» WHAT IS EXPECTED:
Extract every entry word for word. Skip the pictures.

········

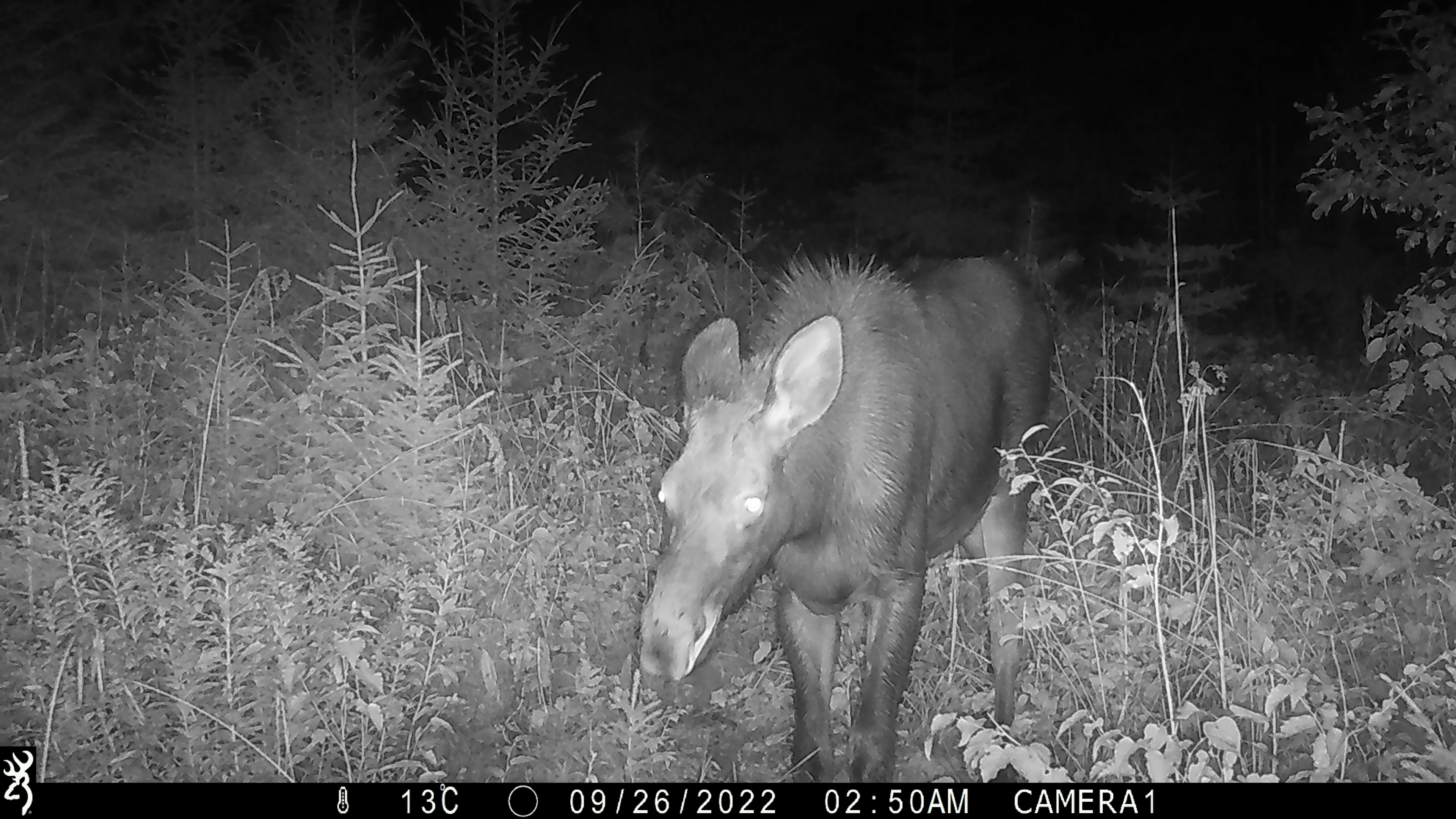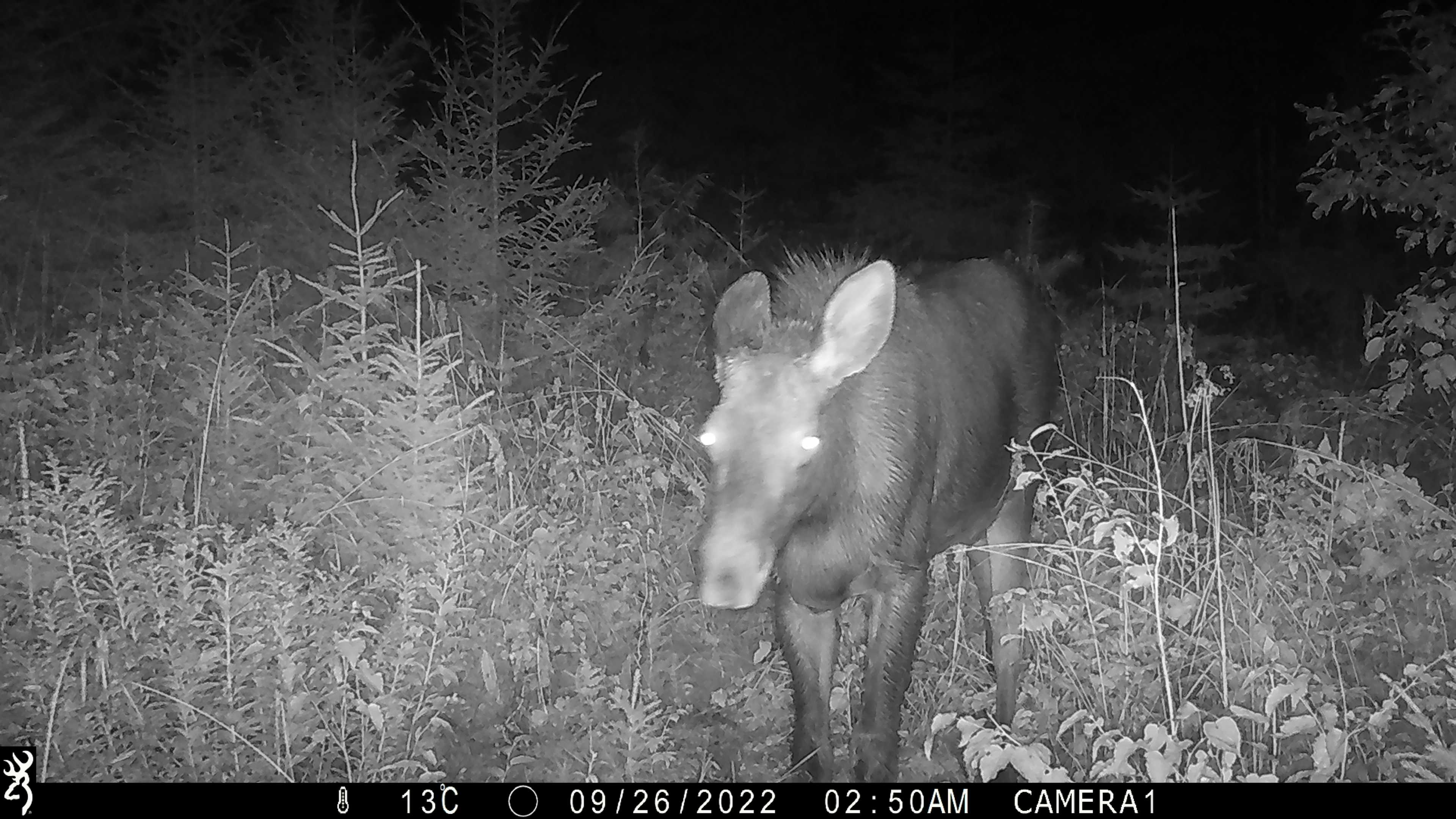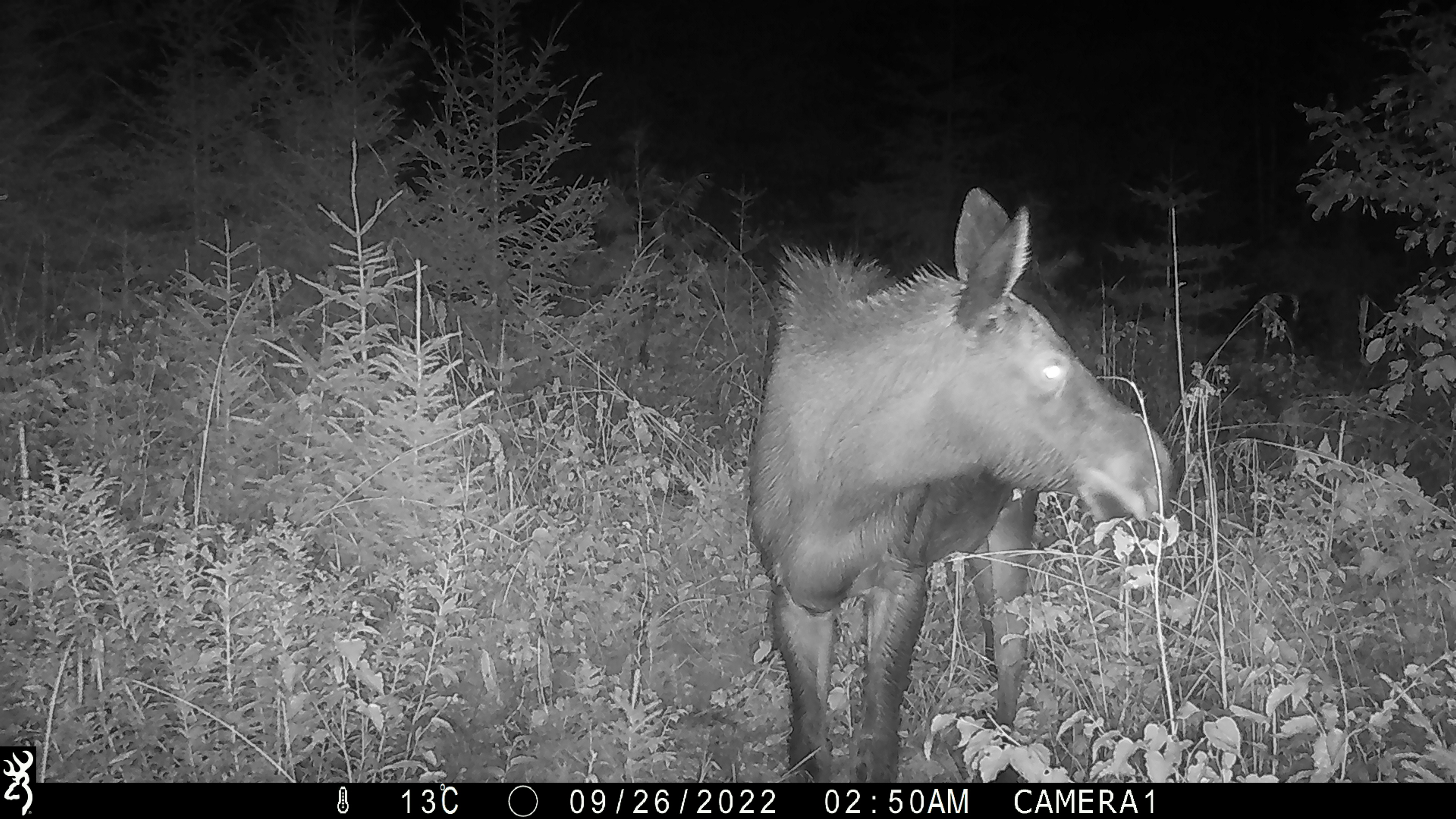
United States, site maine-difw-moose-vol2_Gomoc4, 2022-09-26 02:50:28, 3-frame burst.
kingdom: Animalia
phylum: Chordata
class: Mammalia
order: Artiodactyla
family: Cervidae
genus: Alces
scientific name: Alces alces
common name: moose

········

» RESULT OF THIS EXERCISE:
United States, site maine-difw-moose-vol2_Gomoc4, 2022-09-26 02:50:28, 3-frame burst.
kingdom: Animalia
phylum: Chordata
class: Mammalia
order: Artiodactyla
family: Cervidae
genus: Alces
scientific name: Alces alces
common name: moose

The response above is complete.